Gasverbrauch von Kubikmeter in KWh umrechnen

Ihr Gaszähler erfasst die verbrauchte Gasmenge in Kubikmeter (m3). Die Abrechnung des bezogenen Gases erfolgt jedoch in Kilowattstunden (kWh). Mit dem Rechner zur Umrechnung des Gasverbrauchs können Sie selbst ermitteln, wie sich Ihr Zählerstand auf die kommende Rechnung auswirkt.

Thermische Abrechnung

Den Vorgang zur Umrechnung der über den Gaszähler abgenommenen Kubikmeter Erdgas in Kilowattstunden nennt man "Thermische Abrechnung". Berücksichtigt wird dabei das Regelwerk der Deutschen Vereinigung des Gas- und Wasserfaches e.V. (DVGW), welches im Arbeitsblatt G 685 "Gasabrechnung" niedergeschrieben ist.

Brennwert

Dieser Wert wird vom zuständigen Versorger oder Netzbetreiber zur Verfügung gestellt und befindet sich auch auf Ihrer jährlichen Gasabrechnung. Der Brennwert ist ein Maß für die im Gas enthaltene Wärmeenergie und zeigt an, wie viel Energie in einem normierten Kubikmeter Erdgas steckt. Da Erdgas ein Naturprodukt ist, unterliegt dessen Brennwert gewissen Schwankungen, weshalb der Abrechnungsbrennwert mindestens monatlich durch die Gasversorger ermittelt wird. In Deutschland unterscheidet man grundsätzlich zwischen zwei Gas-Sorten:

  • L-Gas stammt aus den Niederlanden und Norddeutschland und hat einen relativ geringen Brennwert zwischen 8 und 10
  • H-Gas stammt aus der Nordsee und den GUS-Staaten und hat einen relativ hohen Brennwert zwischen 10 und 12

Zustandszahl

Auch dieser Wert wird vom zuständigen Versorger oder Netzbetreiber zur Verfügung gestellt und befindet sich auch auf Ihrer jährlichen Gasabrechnung.
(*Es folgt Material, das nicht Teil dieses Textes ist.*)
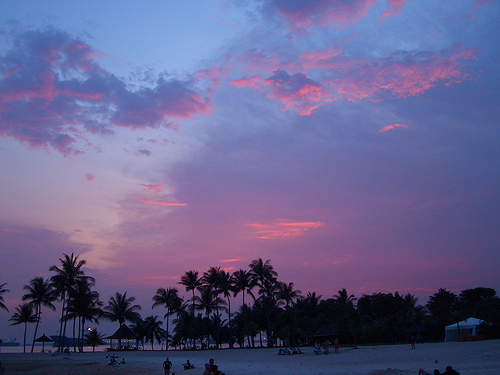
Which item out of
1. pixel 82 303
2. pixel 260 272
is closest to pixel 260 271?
pixel 260 272

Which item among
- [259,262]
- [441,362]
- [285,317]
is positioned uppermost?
[259,262]

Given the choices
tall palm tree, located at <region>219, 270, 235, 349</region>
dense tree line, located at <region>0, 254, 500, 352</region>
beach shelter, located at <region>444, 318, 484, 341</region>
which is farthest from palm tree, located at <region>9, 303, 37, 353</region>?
beach shelter, located at <region>444, 318, 484, 341</region>

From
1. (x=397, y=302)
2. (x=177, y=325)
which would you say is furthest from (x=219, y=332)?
(x=397, y=302)

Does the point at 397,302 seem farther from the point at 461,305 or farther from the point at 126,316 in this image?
the point at 126,316

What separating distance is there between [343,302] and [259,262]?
17.8m

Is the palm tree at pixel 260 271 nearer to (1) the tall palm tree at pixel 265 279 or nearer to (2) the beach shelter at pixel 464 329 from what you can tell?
(1) the tall palm tree at pixel 265 279

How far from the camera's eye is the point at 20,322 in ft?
197

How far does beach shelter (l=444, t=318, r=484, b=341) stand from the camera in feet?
133

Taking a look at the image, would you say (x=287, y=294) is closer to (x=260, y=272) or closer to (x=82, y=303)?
(x=260, y=272)

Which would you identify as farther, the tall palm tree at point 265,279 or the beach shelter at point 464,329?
the tall palm tree at point 265,279

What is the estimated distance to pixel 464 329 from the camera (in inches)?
1640

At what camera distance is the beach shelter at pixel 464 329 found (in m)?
40.5

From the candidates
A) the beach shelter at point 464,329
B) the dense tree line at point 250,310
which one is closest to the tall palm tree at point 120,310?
the dense tree line at point 250,310

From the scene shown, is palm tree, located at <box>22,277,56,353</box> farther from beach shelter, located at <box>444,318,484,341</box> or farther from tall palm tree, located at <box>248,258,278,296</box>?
beach shelter, located at <box>444,318,484,341</box>
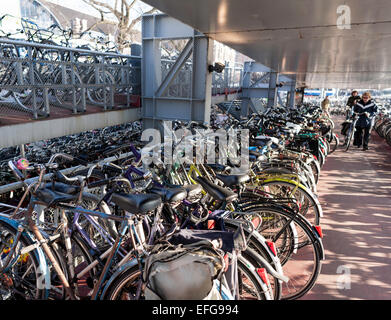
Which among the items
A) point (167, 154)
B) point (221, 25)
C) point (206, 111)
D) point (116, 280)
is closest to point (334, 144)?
point (206, 111)

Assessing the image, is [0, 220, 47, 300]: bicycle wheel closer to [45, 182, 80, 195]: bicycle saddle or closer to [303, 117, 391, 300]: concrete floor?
[45, 182, 80, 195]: bicycle saddle

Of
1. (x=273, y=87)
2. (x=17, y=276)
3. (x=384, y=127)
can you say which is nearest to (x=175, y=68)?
(x=17, y=276)

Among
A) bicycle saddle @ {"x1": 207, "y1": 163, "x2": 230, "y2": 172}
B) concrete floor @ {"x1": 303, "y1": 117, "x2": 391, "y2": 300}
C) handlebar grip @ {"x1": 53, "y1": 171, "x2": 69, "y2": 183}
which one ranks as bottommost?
concrete floor @ {"x1": 303, "y1": 117, "x2": 391, "y2": 300}

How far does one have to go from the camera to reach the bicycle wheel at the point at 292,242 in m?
2.28

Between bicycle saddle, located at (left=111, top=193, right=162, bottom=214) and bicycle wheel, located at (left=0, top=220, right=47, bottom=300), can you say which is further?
bicycle wheel, located at (left=0, top=220, right=47, bottom=300)

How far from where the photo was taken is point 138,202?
5.16ft

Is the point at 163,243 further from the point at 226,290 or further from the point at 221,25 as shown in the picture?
the point at 221,25

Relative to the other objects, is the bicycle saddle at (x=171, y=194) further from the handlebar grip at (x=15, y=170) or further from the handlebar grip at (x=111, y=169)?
the handlebar grip at (x=15, y=170)

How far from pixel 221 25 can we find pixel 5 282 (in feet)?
13.6

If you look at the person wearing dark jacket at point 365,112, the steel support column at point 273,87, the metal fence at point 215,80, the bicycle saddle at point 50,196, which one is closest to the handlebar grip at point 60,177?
the bicycle saddle at point 50,196

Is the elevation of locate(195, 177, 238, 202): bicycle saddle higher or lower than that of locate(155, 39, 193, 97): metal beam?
lower

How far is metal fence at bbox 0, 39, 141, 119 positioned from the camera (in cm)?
498

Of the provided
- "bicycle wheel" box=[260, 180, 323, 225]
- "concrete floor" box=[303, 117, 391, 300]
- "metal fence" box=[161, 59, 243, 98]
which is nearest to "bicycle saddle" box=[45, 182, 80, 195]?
"bicycle wheel" box=[260, 180, 323, 225]

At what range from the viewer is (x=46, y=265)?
182 cm
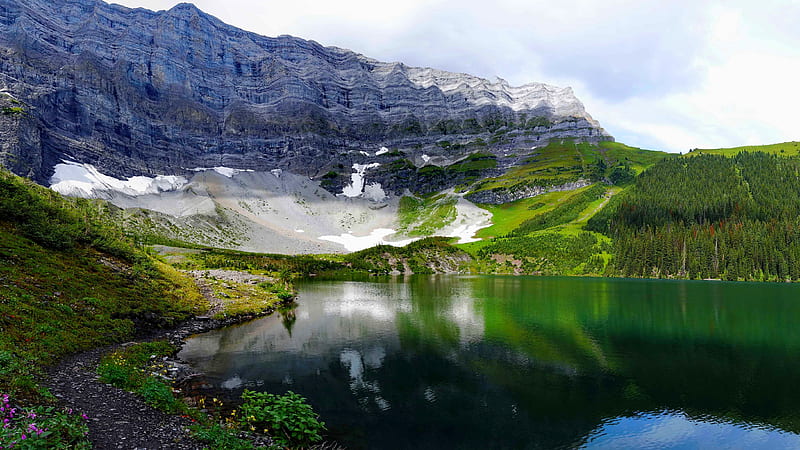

Sollte dieser Wert nicht zur Verfügung steht, können Sie in der links angeordneten Auswahlbox des Rechnes auch "Höhe ü.NN" selektieren, um dort alternativ die geodätische Höhe der Position Ihres Gaszählers anzugeben.

Wozu die Zustandszahl?

Das Volumen, also die Ausdehnung von Gas hängt stark von Temperatur und Druck ab. Es dehnt sich bei steigenden Temperaturen und nachlassendem Druck aus. In diesem Zustand ist es weniger konzentriert als zuvor. Deshalb wird zwischen Normzustand und Betriebszustand des Gases unterschieden. Der Betriebszustand ist der Zustand des Gases an Ihrem Gaszähler. Die Abrechnung erfolgt jedoch auf der Grundlage des Normzustands. Die Zustandszahl beschreibt das Verhältnis des Gasvolumens vom Normzustand zum Gasvolumen im Betriebszustand. Mit diesem Faktor wird das gelieferte Gas an Ihrer Abnahmestelle in den Normzustand zurückgerechnet.

Normzustand

Der Normzustand von Gas ist definiert bei 0 Grad Celsius und mittlerem Lufdruck auf Meereshöhe. So verfügt man über einen genormten Kubikmeter Erdgas, auf den Gas im Betriebszustand mit Hilfe der Zustandszahl umgerechnet werden kann.

Betriebszustand

Für den Betriebszustand wird bundesweit eine Temperatur von 15 Grad Celsius zugrundegelegt. Es verbleiben zwei individuelle Faktoren für den Druck im Betriebszustand: Der Leitungsdruck, welcher gewöhnlich 22-23 mbar beträgt, und der Luftdruck, der abhängig von der Höhenlage der Abnhamestelle ist. Hierzu werden zur Schaffung einheitlicher Abrechnungsgebiete die Netze und Teilnetze eines Netzbetreibers in einzelne Höhenzonen unterteilt. Diese Höhenzonen können bis zu 100 m umfassen, woraus der mittlere Höhenwert zugrunde gelegt wird.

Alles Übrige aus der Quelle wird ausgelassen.